Sri Mulyani mengatakan pada akhir 2023 dan jelang 2024 akan menyelesaikan juga reformasi fundamental berupa penerjemahan legislasi. Tiga di antara penerjemahan legislasi tersebut yaitu harmonisasi Undang-Undang Perpajakan, sinkronisasi Undang-Undang Hubungan Keuangan Pusat dan Daerah (HKPD), dan menyelesaikan aturan pendukung dari Undang-Undang P2SK.
“Jadi meskipun disebut tahun politik, kita banyak pekerjaan yang sifatnya fondasi yang perlu untuk terus diperkuat,” ucap dia.
Baca Juga
Menkeu Pamerkan Fiskal/APBN RI yang 'Prudent' di University of California Berkeley
Sri Mulyani mengatakan pada 2024, APBN tetap akan menjadi instrumen yang akan menjaga perekonomian dan masyarakat. Postur APBN 2024 yang sudah disetujui akan difokuskan pada area yang penting.

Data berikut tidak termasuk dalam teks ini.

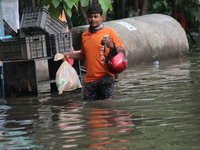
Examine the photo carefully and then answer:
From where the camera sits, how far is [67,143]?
3.50 metres

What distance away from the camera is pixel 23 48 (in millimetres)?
7051

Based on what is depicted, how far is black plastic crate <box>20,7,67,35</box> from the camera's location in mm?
7371

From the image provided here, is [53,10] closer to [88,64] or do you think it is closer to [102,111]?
[88,64]

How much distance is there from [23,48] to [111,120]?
3.29 meters

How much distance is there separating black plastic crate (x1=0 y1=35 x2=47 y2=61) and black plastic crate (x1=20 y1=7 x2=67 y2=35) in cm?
34

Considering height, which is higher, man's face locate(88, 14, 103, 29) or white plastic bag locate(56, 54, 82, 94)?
man's face locate(88, 14, 103, 29)

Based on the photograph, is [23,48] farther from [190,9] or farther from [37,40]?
[190,9]

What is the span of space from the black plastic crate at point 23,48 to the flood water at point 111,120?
2.80 feet

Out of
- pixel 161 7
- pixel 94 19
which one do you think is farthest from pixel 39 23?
pixel 161 7

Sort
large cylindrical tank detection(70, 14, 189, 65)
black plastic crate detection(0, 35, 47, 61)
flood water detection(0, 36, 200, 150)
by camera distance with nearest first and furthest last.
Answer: flood water detection(0, 36, 200, 150), black plastic crate detection(0, 35, 47, 61), large cylindrical tank detection(70, 14, 189, 65)

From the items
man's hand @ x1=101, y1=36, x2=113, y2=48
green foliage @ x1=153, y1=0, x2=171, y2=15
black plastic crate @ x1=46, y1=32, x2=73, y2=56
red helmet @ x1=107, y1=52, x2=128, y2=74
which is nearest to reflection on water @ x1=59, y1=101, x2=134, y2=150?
red helmet @ x1=107, y1=52, x2=128, y2=74

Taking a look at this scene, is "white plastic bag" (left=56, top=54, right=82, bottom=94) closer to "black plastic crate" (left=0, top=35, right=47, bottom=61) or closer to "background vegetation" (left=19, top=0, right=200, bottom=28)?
"black plastic crate" (left=0, top=35, right=47, bottom=61)

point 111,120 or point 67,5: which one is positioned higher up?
point 67,5

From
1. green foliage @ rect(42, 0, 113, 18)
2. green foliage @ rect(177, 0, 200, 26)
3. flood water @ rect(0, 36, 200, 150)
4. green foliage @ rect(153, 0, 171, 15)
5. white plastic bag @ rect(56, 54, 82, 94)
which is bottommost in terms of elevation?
flood water @ rect(0, 36, 200, 150)
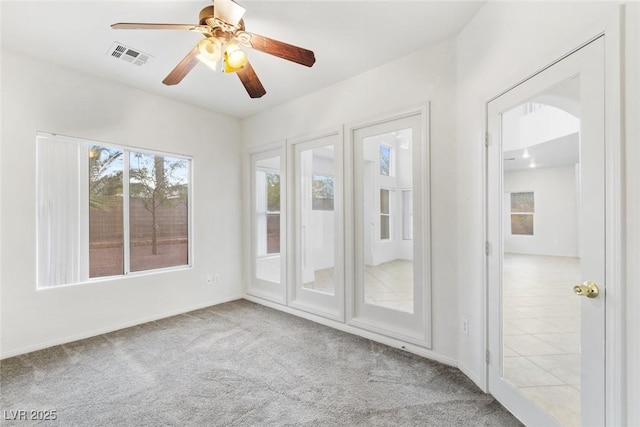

Sektor kesehatan, kata dia, akan mendapat porsi dalam APBN 2024 sebesar Rp 186,4 triliun, sektor pendidikan sebesar Rp 660,8 triliun, sektor ketahanan pangan sebesar Rp 108,8 triliun, sektor ketahanan energi Rp 444,2 triliun, sektor infrastruktur sebesar Rp 422,5 triliun, sektor hukum dan pertahanan sebesar Rp 324,1 triliun.
“Perlindungan sosial. Yang ini selalu menjadi andalan saat ekonomi bergejolak sebesar Rp 493 triliun,” kata dia.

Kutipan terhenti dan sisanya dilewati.